Records for the exercise -
^^^^^^^^^^^^^^^^

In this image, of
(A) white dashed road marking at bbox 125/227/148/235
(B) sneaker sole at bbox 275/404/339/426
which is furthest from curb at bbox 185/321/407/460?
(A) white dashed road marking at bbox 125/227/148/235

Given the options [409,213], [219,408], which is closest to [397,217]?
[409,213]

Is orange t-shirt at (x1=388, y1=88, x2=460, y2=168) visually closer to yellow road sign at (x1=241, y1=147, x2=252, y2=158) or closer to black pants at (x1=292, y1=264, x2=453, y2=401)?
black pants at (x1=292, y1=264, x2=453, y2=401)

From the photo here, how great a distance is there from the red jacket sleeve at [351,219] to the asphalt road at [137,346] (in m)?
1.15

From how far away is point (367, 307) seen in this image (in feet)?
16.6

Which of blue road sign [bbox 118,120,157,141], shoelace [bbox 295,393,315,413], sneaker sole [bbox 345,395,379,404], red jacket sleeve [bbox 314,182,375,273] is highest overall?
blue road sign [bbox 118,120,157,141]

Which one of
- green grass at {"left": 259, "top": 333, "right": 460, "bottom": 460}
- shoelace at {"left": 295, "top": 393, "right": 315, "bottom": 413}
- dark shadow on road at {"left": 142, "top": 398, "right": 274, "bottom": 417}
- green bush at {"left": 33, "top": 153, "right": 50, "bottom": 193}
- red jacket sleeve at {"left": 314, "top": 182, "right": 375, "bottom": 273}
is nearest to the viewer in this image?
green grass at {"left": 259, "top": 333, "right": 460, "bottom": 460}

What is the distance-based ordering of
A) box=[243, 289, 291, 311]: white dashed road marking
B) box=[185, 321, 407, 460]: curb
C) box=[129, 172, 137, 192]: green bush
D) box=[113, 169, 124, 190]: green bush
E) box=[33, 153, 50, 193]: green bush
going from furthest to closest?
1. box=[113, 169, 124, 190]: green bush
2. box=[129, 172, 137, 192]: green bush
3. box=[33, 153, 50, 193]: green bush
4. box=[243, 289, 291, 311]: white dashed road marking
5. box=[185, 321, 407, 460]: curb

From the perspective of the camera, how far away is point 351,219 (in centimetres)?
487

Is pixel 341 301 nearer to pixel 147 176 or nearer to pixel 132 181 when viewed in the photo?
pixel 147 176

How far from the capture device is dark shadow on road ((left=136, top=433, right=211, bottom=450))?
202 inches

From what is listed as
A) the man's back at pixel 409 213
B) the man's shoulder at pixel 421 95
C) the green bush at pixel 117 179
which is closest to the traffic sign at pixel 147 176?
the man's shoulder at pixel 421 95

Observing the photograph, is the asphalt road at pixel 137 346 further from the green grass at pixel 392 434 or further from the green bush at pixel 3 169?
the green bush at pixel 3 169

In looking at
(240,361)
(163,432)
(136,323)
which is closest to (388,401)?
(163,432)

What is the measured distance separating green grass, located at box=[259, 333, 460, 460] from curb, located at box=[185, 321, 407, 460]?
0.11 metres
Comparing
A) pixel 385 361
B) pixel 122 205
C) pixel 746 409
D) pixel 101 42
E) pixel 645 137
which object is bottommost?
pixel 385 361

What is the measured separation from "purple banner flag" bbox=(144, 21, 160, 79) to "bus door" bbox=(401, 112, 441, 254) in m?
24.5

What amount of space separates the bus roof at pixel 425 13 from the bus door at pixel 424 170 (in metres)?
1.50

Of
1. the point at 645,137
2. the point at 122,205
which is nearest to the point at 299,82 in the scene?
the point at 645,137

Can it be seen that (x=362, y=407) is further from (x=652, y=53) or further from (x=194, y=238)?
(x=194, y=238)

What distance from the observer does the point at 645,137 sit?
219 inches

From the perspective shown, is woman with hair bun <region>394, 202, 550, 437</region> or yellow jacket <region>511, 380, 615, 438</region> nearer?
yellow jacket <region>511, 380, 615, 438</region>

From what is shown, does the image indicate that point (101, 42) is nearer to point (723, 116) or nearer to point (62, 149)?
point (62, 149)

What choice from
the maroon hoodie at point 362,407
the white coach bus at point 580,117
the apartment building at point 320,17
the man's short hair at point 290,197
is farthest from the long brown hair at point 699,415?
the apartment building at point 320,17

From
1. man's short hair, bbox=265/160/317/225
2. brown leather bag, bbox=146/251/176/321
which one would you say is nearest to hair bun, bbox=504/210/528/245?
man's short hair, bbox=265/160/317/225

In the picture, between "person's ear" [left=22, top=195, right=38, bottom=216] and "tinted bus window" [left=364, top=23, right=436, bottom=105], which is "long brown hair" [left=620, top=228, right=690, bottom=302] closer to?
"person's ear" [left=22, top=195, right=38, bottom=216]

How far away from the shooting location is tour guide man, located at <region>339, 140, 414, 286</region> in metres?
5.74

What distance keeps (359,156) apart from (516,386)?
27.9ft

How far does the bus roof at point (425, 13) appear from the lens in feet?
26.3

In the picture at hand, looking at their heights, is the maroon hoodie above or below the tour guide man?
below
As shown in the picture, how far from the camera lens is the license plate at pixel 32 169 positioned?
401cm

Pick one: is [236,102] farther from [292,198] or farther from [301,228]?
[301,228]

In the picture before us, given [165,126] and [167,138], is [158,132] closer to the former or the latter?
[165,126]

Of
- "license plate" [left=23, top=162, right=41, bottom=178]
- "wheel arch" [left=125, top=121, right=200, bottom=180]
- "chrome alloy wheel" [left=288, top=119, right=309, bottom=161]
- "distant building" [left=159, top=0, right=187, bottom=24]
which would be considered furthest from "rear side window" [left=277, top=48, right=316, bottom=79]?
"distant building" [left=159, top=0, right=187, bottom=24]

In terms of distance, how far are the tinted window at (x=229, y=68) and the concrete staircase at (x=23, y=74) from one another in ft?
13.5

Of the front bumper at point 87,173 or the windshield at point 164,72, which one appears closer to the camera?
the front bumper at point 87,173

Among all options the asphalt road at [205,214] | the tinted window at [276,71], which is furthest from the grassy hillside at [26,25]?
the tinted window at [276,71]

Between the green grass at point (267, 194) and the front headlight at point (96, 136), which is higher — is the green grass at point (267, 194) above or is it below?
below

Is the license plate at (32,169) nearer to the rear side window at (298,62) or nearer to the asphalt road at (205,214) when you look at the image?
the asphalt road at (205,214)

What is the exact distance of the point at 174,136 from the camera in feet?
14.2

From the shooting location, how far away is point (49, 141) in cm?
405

^^^^^^^^^^^^^^^^

Request -
Reproduce everything in the listing above, word for word, from the line containing "From the shooting location, how" down to the end of the listing.

Completed exercise -
From the shooting location, how far away is point (49, 141) in cm?
405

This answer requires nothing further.